***** Dokumenttext *****
Kondensatoren lassen sich zehnmal so schnell be- und entladen wie Akkus

Prof. Dr. Maximilian Fichtner © Fritz Beck

Es gibt viele verschiedene Arten von Kondensatoren, sie werden in fast allen elektronischen Geräten eingesetzt. In einem Blitzlichtgerät eines Fotoapparates beispielsweise wird der Kondensator innerhalb von Sekunden aus einer Batterie aufgeladen. Nach Zündung der Blitzröhre entlädt sich der Kondensator innerhalb weniger Mikrosekunden und liefert dabei eine Leistung von einigen Kilowatt. Die Batterie kann so viel Leistung innerhalb so kurzer Zeit nicht zur Verfügung stellen. „Ein Kondensator speichert zehnmal weniger Energie als eine Batterie, lässt sich aber zehnmal so schnell be- und entladen“, beschreibt Fichtner. Außerdem überstehen Kondensatoren viel mehr Lade- und Entladezyklen. Und noch ein weiterer Unterschied kommt hinzu: Kondensatoren speichern Energie als elektrisches Feld. Batterien speichern elektrische Energie dagegen in chemischer Form.
*****
▶ [Aufgabenstellung]
Schreibe einen Abschnitt aus dem Text über Kondensatoren wortgetreu ab. Beginne bei den Worten „Es gibt viele“ und höre nach den Worten „in chemischer Form.“ auf. Stütze dich nur auf den Text.
***** Gegebene Datensätze *****
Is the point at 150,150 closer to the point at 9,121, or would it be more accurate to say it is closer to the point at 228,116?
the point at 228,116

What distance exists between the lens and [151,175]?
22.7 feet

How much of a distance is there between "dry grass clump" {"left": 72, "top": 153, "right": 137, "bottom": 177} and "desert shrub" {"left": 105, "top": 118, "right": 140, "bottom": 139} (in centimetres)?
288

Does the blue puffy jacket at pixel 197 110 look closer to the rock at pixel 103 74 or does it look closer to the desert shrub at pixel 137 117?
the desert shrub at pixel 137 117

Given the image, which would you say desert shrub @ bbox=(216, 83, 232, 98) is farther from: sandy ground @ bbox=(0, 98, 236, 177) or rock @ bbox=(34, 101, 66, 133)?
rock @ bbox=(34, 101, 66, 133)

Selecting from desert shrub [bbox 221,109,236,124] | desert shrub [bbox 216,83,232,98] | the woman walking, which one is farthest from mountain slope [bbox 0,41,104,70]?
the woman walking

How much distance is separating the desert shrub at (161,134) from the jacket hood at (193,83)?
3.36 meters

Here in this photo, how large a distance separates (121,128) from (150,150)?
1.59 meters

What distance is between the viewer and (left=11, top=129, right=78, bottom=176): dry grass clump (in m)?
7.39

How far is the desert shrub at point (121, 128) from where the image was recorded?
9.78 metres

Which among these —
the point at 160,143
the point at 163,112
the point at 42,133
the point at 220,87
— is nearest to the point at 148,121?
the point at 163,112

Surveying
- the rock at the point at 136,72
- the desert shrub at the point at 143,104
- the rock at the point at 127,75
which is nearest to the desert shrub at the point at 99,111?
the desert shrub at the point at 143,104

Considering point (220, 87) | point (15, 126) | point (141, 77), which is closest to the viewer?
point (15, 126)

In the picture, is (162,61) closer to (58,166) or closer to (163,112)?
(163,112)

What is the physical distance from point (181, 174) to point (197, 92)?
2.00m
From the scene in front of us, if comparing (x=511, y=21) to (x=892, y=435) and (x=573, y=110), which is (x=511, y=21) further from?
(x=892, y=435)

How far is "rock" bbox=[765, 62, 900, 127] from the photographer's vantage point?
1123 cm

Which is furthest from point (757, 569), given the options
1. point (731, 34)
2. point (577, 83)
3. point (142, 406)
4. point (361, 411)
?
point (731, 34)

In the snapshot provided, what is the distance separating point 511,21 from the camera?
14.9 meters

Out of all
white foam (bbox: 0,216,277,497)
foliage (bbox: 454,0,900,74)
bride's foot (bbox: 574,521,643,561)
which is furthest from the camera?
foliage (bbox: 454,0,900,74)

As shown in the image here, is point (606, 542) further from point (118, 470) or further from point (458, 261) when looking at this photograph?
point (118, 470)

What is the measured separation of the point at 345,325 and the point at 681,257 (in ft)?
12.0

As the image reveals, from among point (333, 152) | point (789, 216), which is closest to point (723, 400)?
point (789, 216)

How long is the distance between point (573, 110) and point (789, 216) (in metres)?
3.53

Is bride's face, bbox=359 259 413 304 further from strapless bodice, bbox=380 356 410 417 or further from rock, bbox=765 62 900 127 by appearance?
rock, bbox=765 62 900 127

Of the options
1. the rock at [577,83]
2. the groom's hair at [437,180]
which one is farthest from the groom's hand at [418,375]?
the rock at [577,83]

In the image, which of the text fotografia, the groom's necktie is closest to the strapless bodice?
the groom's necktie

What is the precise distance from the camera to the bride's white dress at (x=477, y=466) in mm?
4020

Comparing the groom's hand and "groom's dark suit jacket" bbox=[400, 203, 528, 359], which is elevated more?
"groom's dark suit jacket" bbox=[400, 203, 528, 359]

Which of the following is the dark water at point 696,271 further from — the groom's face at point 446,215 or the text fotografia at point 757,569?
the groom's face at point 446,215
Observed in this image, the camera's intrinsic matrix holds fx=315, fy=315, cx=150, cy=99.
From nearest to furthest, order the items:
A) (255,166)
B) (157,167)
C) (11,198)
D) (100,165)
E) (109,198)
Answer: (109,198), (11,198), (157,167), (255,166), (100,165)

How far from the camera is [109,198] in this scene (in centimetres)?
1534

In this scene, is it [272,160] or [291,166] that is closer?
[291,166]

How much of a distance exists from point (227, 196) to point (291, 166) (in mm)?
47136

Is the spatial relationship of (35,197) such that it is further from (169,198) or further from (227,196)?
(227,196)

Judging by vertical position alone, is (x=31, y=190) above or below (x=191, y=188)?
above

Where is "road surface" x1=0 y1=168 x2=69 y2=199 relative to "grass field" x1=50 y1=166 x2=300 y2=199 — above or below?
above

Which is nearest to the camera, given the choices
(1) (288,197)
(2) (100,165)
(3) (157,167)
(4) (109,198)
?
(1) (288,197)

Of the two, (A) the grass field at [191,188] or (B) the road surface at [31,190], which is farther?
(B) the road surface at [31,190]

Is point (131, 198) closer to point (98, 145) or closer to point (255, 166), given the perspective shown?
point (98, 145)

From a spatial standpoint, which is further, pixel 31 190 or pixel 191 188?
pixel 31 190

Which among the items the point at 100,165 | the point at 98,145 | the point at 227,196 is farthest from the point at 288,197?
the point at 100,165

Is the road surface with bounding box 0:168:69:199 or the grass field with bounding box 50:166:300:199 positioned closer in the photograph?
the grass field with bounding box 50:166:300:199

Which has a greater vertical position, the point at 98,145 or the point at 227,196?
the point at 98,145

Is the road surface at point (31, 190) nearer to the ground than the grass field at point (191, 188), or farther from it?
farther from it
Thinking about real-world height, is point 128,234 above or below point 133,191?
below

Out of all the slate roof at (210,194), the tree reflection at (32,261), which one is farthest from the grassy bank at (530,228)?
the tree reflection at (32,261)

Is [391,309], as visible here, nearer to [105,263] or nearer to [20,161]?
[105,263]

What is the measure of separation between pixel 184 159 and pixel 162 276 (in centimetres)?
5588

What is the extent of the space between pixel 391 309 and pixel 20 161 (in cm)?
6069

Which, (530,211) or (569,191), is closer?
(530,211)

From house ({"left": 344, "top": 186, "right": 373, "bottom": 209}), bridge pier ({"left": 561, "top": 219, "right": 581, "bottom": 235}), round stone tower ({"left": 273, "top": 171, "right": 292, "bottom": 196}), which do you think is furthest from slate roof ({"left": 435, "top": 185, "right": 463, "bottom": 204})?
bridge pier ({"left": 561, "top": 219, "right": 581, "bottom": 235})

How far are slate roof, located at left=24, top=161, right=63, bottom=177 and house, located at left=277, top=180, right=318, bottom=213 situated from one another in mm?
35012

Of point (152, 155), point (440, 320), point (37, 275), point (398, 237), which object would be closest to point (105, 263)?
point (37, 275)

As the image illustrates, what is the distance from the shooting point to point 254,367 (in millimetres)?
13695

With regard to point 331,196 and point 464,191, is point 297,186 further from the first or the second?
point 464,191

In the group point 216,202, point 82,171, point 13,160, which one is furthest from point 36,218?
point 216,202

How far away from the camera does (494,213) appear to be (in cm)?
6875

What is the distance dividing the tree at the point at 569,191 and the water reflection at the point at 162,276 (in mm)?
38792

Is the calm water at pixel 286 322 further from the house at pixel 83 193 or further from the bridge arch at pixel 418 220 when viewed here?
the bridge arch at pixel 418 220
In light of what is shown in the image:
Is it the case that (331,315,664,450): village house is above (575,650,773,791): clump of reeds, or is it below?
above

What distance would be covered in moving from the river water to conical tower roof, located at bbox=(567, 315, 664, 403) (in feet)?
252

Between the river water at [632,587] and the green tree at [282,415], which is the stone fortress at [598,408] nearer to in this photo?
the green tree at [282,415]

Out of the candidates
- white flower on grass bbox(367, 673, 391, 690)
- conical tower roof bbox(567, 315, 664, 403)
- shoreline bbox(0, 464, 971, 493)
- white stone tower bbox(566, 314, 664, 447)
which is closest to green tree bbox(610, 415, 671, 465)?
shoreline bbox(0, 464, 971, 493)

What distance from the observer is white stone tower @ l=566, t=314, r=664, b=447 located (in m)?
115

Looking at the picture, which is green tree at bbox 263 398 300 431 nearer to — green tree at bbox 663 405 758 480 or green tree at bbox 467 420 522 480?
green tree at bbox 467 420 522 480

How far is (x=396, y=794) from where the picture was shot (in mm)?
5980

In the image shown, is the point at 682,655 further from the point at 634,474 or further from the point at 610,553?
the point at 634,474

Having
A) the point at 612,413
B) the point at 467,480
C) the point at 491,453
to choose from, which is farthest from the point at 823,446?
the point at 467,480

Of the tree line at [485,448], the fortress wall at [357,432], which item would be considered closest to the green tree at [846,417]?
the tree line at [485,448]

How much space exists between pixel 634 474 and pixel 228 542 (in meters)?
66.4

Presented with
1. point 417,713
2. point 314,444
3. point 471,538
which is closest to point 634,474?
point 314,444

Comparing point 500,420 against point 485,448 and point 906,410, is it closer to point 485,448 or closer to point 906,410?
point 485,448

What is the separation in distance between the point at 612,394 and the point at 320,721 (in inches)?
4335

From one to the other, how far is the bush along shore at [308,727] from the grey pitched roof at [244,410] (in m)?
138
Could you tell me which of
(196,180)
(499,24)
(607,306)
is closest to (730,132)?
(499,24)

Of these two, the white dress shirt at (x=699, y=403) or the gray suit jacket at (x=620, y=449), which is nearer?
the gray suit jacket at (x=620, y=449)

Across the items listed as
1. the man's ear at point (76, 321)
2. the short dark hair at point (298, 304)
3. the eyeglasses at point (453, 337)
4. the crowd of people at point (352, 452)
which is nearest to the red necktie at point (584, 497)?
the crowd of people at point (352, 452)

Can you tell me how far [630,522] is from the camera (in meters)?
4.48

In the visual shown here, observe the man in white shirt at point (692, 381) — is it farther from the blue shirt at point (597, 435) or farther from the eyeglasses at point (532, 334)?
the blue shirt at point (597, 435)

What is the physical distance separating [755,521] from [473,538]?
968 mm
*****
▶ [Lösung]
Es gibt viele verschiedene Arten von Kondensatoren, sie werden in fast allen elektronischen Geräten eingesetzt. In einem Blitzlichtgerät eines Fotoapparates beispielsweise wird der Kondensator innerhalb von Sekunden aus einer Batterie aufgeladen. Nach Zündung der Blitzröhre entlädt sich der Kondensator innerhalb weniger Mikrosekunden und liefert dabei eine Leistung von einigen Kilowatt. Die Batterie kann so viel Leistung innerhalb so kurzer Zeit nicht zur Verfügung stellen. „Ein Kondensator speichert zehnmal weniger Energie als eine Batterie, lässt sich aber zehnmal so schnell be- und entladen“, beschreibt Fichtner. Außerdem überstehen Kondensatoren viel mehr Lade- und Entladezyklen. Und noch ein weiterer Unterschied kommt hinzu: Kondensatoren speichern Energie als elektrisches Feld. Batterien speichern elektrische Energie dagegen in chemischer Form.